EXERCISE:
Copy the listing from its start up to and including the line containing "125H13V123L11 120H5V128L4 129V130L7", swapping "Find all" for "Locate all" and keeping everything else the same. Leave the pictures out.

[start]

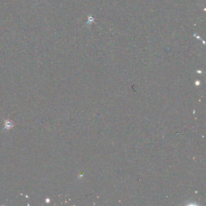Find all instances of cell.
<instances>
[{
	"label": "cell",
	"instance_id": "cell-1",
	"mask_svg": "<svg viewBox=\"0 0 206 206\" xmlns=\"http://www.w3.org/2000/svg\"><path fill=\"white\" fill-rule=\"evenodd\" d=\"M13 125H13V123L11 120H5V128L4 129V130L7 131L10 130V129H11L13 126Z\"/></svg>",
	"mask_w": 206,
	"mask_h": 206
}]
</instances>
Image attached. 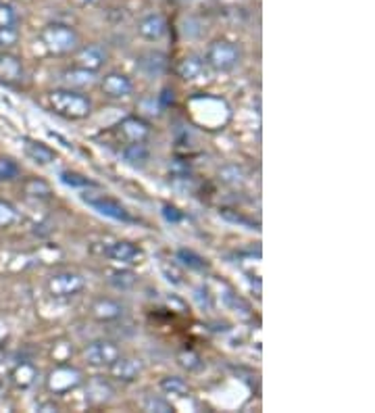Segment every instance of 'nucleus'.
I'll use <instances>...</instances> for the list:
<instances>
[{
    "instance_id": "nucleus-1",
    "label": "nucleus",
    "mask_w": 375,
    "mask_h": 413,
    "mask_svg": "<svg viewBox=\"0 0 375 413\" xmlns=\"http://www.w3.org/2000/svg\"><path fill=\"white\" fill-rule=\"evenodd\" d=\"M48 100H50L53 111L67 119H83L92 111V102L86 96L71 92V90H57L50 94Z\"/></svg>"
},
{
    "instance_id": "nucleus-2",
    "label": "nucleus",
    "mask_w": 375,
    "mask_h": 413,
    "mask_svg": "<svg viewBox=\"0 0 375 413\" xmlns=\"http://www.w3.org/2000/svg\"><path fill=\"white\" fill-rule=\"evenodd\" d=\"M42 42L55 55H69V53L77 50L79 36L71 27L55 23V25H48V27L42 29Z\"/></svg>"
},
{
    "instance_id": "nucleus-3",
    "label": "nucleus",
    "mask_w": 375,
    "mask_h": 413,
    "mask_svg": "<svg viewBox=\"0 0 375 413\" xmlns=\"http://www.w3.org/2000/svg\"><path fill=\"white\" fill-rule=\"evenodd\" d=\"M207 63L215 72H231L240 63V48L227 40H217L207 50Z\"/></svg>"
},
{
    "instance_id": "nucleus-4",
    "label": "nucleus",
    "mask_w": 375,
    "mask_h": 413,
    "mask_svg": "<svg viewBox=\"0 0 375 413\" xmlns=\"http://www.w3.org/2000/svg\"><path fill=\"white\" fill-rule=\"evenodd\" d=\"M83 201L90 205V207H94L100 215H104V217H111V219H117V222H130L132 217H130V213H128V209L121 205V203H117V201H113V198H109V196H104V194H100V196H90V194H83Z\"/></svg>"
},
{
    "instance_id": "nucleus-5",
    "label": "nucleus",
    "mask_w": 375,
    "mask_h": 413,
    "mask_svg": "<svg viewBox=\"0 0 375 413\" xmlns=\"http://www.w3.org/2000/svg\"><path fill=\"white\" fill-rule=\"evenodd\" d=\"M48 288H50V292H53L55 297H59V299L74 297L77 292H81V288H83V278L77 276V273H71V271L57 273V276L50 278Z\"/></svg>"
},
{
    "instance_id": "nucleus-6",
    "label": "nucleus",
    "mask_w": 375,
    "mask_h": 413,
    "mask_svg": "<svg viewBox=\"0 0 375 413\" xmlns=\"http://www.w3.org/2000/svg\"><path fill=\"white\" fill-rule=\"evenodd\" d=\"M83 357L90 365H111L119 357V348L113 342L98 340L83 351Z\"/></svg>"
},
{
    "instance_id": "nucleus-7",
    "label": "nucleus",
    "mask_w": 375,
    "mask_h": 413,
    "mask_svg": "<svg viewBox=\"0 0 375 413\" xmlns=\"http://www.w3.org/2000/svg\"><path fill=\"white\" fill-rule=\"evenodd\" d=\"M111 376L123 382H132L142 374V361L138 359H130V357H117L111 365Z\"/></svg>"
},
{
    "instance_id": "nucleus-8",
    "label": "nucleus",
    "mask_w": 375,
    "mask_h": 413,
    "mask_svg": "<svg viewBox=\"0 0 375 413\" xmlns=\"http://www.w3.org/2000/svg\"><path fill=\"white\" fill-rule=\"evenodd\" d=\"M23 80V65L17 57L8 53H0V83L17 86Z\"/></svg>"
},
{
    "instance_id": "nucleus-9",
    "label": "nucleus",
    "mask_w": 375,
    "mask_h": 413,
    "mask_svg": "<svg viewBox=\"0 0 375 413\" xmlns=\"http://www.w3.org/2000/svg\"><path fill=\"white\" fill-rule=\"evenodd\" d=\"M138 32H140V36H142V38L156 42V40L165 38V34H167V21H165V17H163V15H158V13H150V15H146V17H142V19H140V23H138Z\"/></svg>"
},
{
    "instance_id": "nucleus-10",
    "label": "nucleus",
    "mask_w": 375,
    "mask_h": 413,
    "mask_svg": "<svg viewBox=\"0 0 375 413\" xmlns=\"http://www.w3.org/2000/svg\"><path fill=\"white\" fill-rule=\"evenodd\" d=\"M132 90H134V83L123 74H109L102 80V92L109 98H125V96L132 94Z\"/></svg>"
},
{
    "instance_id": "nucleus-11",
    "label": "nucleus",
    "mask_w": 375,
    "mask_h": 413,
    "mask_svg": "<svg viewBox=\"0 0 375 413\" xmlns=\"http://www.w3.org/2000/svg\"><path fill=\"white\" fill-rule=\"evenodd\" d=\"M77 63H79V67H83V69L96 72V69H100V67L107 63V50H104L100 44L83 46V48L79 50Z\"/></svg>"
},
{
    "instance_id": "nucleus-12",
    "label": "nucleus",
    "mask_w": 375,
    "mask_h": 413,
    "mask_svg": "<svg viewBox=\"0 0 375 413\" xmlns=\"http://www.w3.org/2000/svg\"><path fill=\"white\" fill-rule=\"evenodd\" d=\"M119 132H121V136H123L128 142H144L150 136L149 123H144V121L138 119V117L125 119V121L119 126Z\"/></svg>"
},
{
    "instance_id": "nucleus-13",
    "label": "nucleus",
    "mask_w": 375,
    "mask_h": 413,
    "mask_svg": "<svg viewBox=\"0 0 375 413\" xmlns=\"http://www.w3.org/2000/svg\"><path fill=\"white\" fill-rule=\"evenodd\" d=\"M138 69L146 76V78H158L165 74L167 69V59L161 53H146L138 59Z\"/></svg>"
},
{
    "instance_id": "nucleus-14",
    "label": "nucleus",
    "mask_w": 375,
    "mask_h": 413,
    "mask_svg": "<svg viewBox=\"0 0 375 413\" xmlns=\"http://www.w3.org/2000/svg\"><path fill=\"white\" fill-rule=\"evenodd\" d=\"M23 149H25V155L32 159V161H36L38 165H50L55 159H57V155H55V151H50L46 144H40V142H34V140H25V144H23Z\"/></svg>"
},
{
    "instance_id": "nucleus-15",
    "label": "nucleus",
    "mask_w": 375,
    "mask_h": 413,
    "mask_svg": "<svg viewBox=\"0 0 375 413\" xmlns=\"http://www.w3.org/2000/svg\"><path fill=\"white\" fill-rule=\"evenodd\" d=\"M123 159L130 163L132 167H146V163L150 161V151L149 147L144 142H130V147L123 149Z\"/></svg>"
},
{
    "instance_id": "nucleus-16",
    "label": "nucleus",
    "mask_w": 375,
    "mask_h": 413,
    "mask_svg": "<svg viewBox=\"0 0 375 413\" xmlns=\"http://www.w3.org/2000/svg\"><path fill=\"white\" fill-rule=\"evenodd\" d=\"M107 255L113 261H119V263H134L140 257V250L134 247L132 243H115L107 250Z\"/></svg>"
},
{
    "instance_id": "nucleus-17",
    "label": "nucleus",
    "mask_w": 375,
    "mask_h": 413,
    "mask_svg": "<svg viewBox=\"0 0 375 413\" xmlns=\"http://www.w3.org/2000/svg\"><path fill=\"white\" fill-rule=\"evenodd\" d=\"M79 382V374L75 370H69V367H63V370H57L50 378V388L53 391H67Z\"/></svg>"
},
{
    "instance_id": "nucleus-18",
    "label": "nucleus",
    "mask_w": 375,
    "mask_h": 413,
    "mask_svg": "<svg viewBox=\"0 0 375 413\" xmlns=\"http://www.w3.org/2000/svg\"><path fill=\"white\" fill-rule=\"evenodd\" d=\"M203 72H205V63L198 59V57H188V59H184L182 63H179V67H177V74H179V78H184V80H198L200 76H203Z\"/></svg>"
},
{
    "instance_id": "nucleus-19",
    "label": "nucleus",
    "mask_w": 375,
    "mask_h": 413,
    "mask_svg": "<svg viewBox=\"0 0 375 413\" xmlns=\"http://www.w3.org/2000/svg\"><path fill=\"white\" fill-rule=\"evenodd\" d=\"M63 80H65V83H69L71 88H88V86H92V83L96 82V76L90 69L77 67V69L67 72Z\"/></svg>"
},
{
    "instance_id": "nucleus-20",
    "label": "nucleus",
    "mask_w": 375,
    "mask_h": 413,
    "mask_svg": "<svg viewBox=\"0 0 375 413\" xmlns=\"http://www.w3.org/2000/svg\"><path fill=\"white\" fill-rule=\"evenodd\" d=\"M121 313H123V309H121V305L115 303V301H98V303L94 305V316H96L98 320H104V322L117 320V318H121Z\"/></svg>"
},
{
    "instance_id": "nucleus-21",
    "label": "nucleus",
    "mask_w": 375,
    "mask_h": 413,
    "mask_svg": "<svg viewBox=\"0 0 375 413\" xmlns=\"http://www.w3.org/2000/svg\"><path fill=\"white\" fill-rule=\"evenodd\" d=\"M161 388H163L167 395H173V397H179V399L188 397V393H190L188 384H186L182 378H177V376L163 378V380H161Z\"/></svg>"
},
{
    "instance_id": "nucleus-22",
    "label": "nucleus",
    "mask_w": 375,
    "mask_h": 413,
    "mask_svg": "<svg viewBox=\"0 0 375 413\" xmlns=\"http://www.w3.org/2000/svg\"><path fill=\"white\" fill-rule=\"evenodd\" d=\"M111 395H113V388L102 380H94L88 388V399L94 403H104L111 399Z\"/></svg>"
},
{
    "instance_id": "nucleus-23",
    "label": "nucleus",
    "mask_w": 375,
    "mask_h": 413,
    "mask_svg": "<svg viewBox=\"0 0 375 413\" xmlns=\"http://www.w3.org/2000/svg\"><path fill=\"white\" fill-rule=\"evenodd\" d=\"M177 261L182 265H186L188 269H194V271H203L207 267V263H205V259L200 255H196L192 250H186V248L177 250Z\"/></svg>"
},
{
    "instance_id": "nucleus-24",
    "label": "nucleus",
    "mask_w": 375,
    "mask_h": 413,
    "mask_svg": "<svg viewBox=\"0 0 375 413\" xmlns=\"http://www.w3.org/2000/svg\"><path fill=\"white\" fill-rule=\"evenodd\" d=\"M25 194H29L34 198H48L50 196V186L46 182L38 180V177H34L25 184Z\"/></svg>"
},
{
    "instance_id": "nucleus-25",
    "label": "nucleus",
    "mask_w": 375,
    "mask_h": 413,
    "mask_svg": "<svg viewBox=\"0 0 375 413\" xmlns=\"http://www.w3.org/2000/svg\"><path fill=\"white\" fill-rule=\"evenodd\" d=\"M219 177L221 182L229 184V186H240L244 184V171L238 165H225L221 171H219Z\"/></svg>"
},
{
    "instance_id": "nucleus-26",
    "label": "nucleus",
    "mask_w": 375,
    "mask_h": 413,
    "mask_svg": "<svg viewBox=\"0 0 375 413\" xmlns=\"http://www.w3.org/2000/svg\"><path fill=\"white\" fill-rule=\"evenodd\" d=\"M142 407H144V412L149 413H171V405L165 401V399H161V397H149V399H144V403H142Z\"/></svg>"
},
{
    "instance_id": "nucleus-27",
    "label": "nucleus",
    "mask_w": 375,
    "mask_h": 413,
    "mask_svg": "<svg viewBox=\"0 0 375 413\" xmlns=\"http://www.w3.org/2000/svg\"><path fill=\"white\" fill-rule=\"evenodd\" d=\"M111 282H113L115 288L128 290V288H132L136 284V276L132 271H117V273H113Z\"/></svg>"
},
{
    "instance_id": "nucleus-28",
    "label": "nucleus",
    "mask_w": 375,
    "mask_h": 413,
    "mask_svg": "<svg viewBox=\"0 0 375 413\" xmlns=\"http://www.w3.org/2000/svg\"><path fill=\"white\" fill-rule=\"evenodd\" d=\"M17 21H19V17L13 11V6L0 2V27H17Z\"/></svg>"
},
{
    "instance_id": "nucleus-29",
    "label": "nucleus",
    "mask_w": 375,
    "mask_h": 413,
    "mask_svg": "<svg viewBox=\"0 0 375 413\" xmlns=\"http://www.w3.org/2000/svg\"><path fill=\"white\" fill-rule=\"evenodd\" d=\"M19 175V167L11 159H0V182H11Z\"/></svg>"
},
{
    "instance_id": "nucleus-30",
    "label": "nucleus",
    "mask_w": 375,
    "mask_h": 413,
    "mask_svg": "<svg viewBox=\"0 0 375 413\" xmlns=\"http://www.w3.org/2000/svg\"><path fill=\"white\" fill-rule=\"evenodd\" d=\"M15 222H17V211L11 205H6V203L0 201V228H8Z\"/></svg>"
},
{
    "instance_id": "nucleus-31",
    "label": "nucleus",
    "mask_w": 375,
    "mask_h": 413,
    "mask_svg": "<svg viewBox=\"0 0 375 413\" xmlns=\"http://www.w3.org/2000/svg\"><path fill=\"white\" fill-rule=\"evenodd\" d=\"M17 38H19L17 27H0V48L17 44Z\"/></svg>"
},
{
    "instance_id": "nucleus-32",
    "label": "nucleus",
    "mask_w": 375,
    "mask_h": 413,
    "mask_svg": "<svg viewBox=\"0 0 375 413\" xmlns=\"http://www.w3.org/2000/svg\"><path fill=\"white\" fill-rule=\"evenodd\" d=\"M61 180H63V184H67V186H75V188L90 186V182H88L86 177H81V175H77V173H69V171L61 173Z\"/></svg>"
},
{
    "instance_id": "nucleus-33",
    "label": "nucleus",
    "mask_w": 375,
    "mask_h": 413,
    "mask_svg": "<svg viewBox=\"0 0 375 413\" xmlns=\"http://www.w3.org/2000/svg\"><path fill=\"white\" fill-rule=\"evenodd\" d=\"M163 215H165V219L171 222V224L182 222V213H179L175 207H171V205H165V207H163Z\"/></svg>"
},
{
    "instance_id": "nucleus-34",
    "label": "nucleus",
    "mask_w": 375,
    "mask_h": 413,
    "mask_svg": "<svg viewBox=\"0 0 375 413\" xmlns=\"http://www.w3.org/2000/svg\"><path fill=\"white\" fill-rule=\"evenodd\" d=\"M194 292H196V294H194V299L198 301V305H200L203 309H205V307H207V309H211V297H209L207 288H196Z\"/></svg>"
},
{
    "instance_id": "nucleus-35",
    "label": "nucleus",
    "mask_w": 375,
    "mask_h": 413,
    "mask_svg": "<svg viewBox=\"0 0 375 413\" xmlns=\"http://www.w3.org/2000/svg\"><path fill=\"white\" fill-rule=\"evenodd\" d=\"M163 271H165V276H167V280L171 282V284H182V276L177 273V269L171 265H163Z\"/></svg>"
},
{
    "instance_id": "nucleus-36",
    "label": "nucleus",
    "mask_w": 375,
    "mask_h": 413,
    "mask_svg": "<svg viewBox=\"0 0 375 413\" xmlns=\"http://www.w3.org/2000/svg\"><path fill=\"white\" fill-rule=\"evenodd\" d=\"M179 2H184V4H190V2H194V0H179Z\"/></svg>"
}]
</instances>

[end]

THE SOLUTION:
Locate all instances of cell.
<instances>
[{
	"label": "cell",
	"instance_id": "cell-1",
	"mask_svg": "<svg viewBox=\"0 0 206 206\" xmlns=\"http://www.w3.org/2000/svg\"><path fill=\"white\" fill-rule=\"evenodd\" d=\"M13 125H13V123L11 120H5V128L4 129V130L7 131L10 130V129H11L13 126Z\"/></svg>",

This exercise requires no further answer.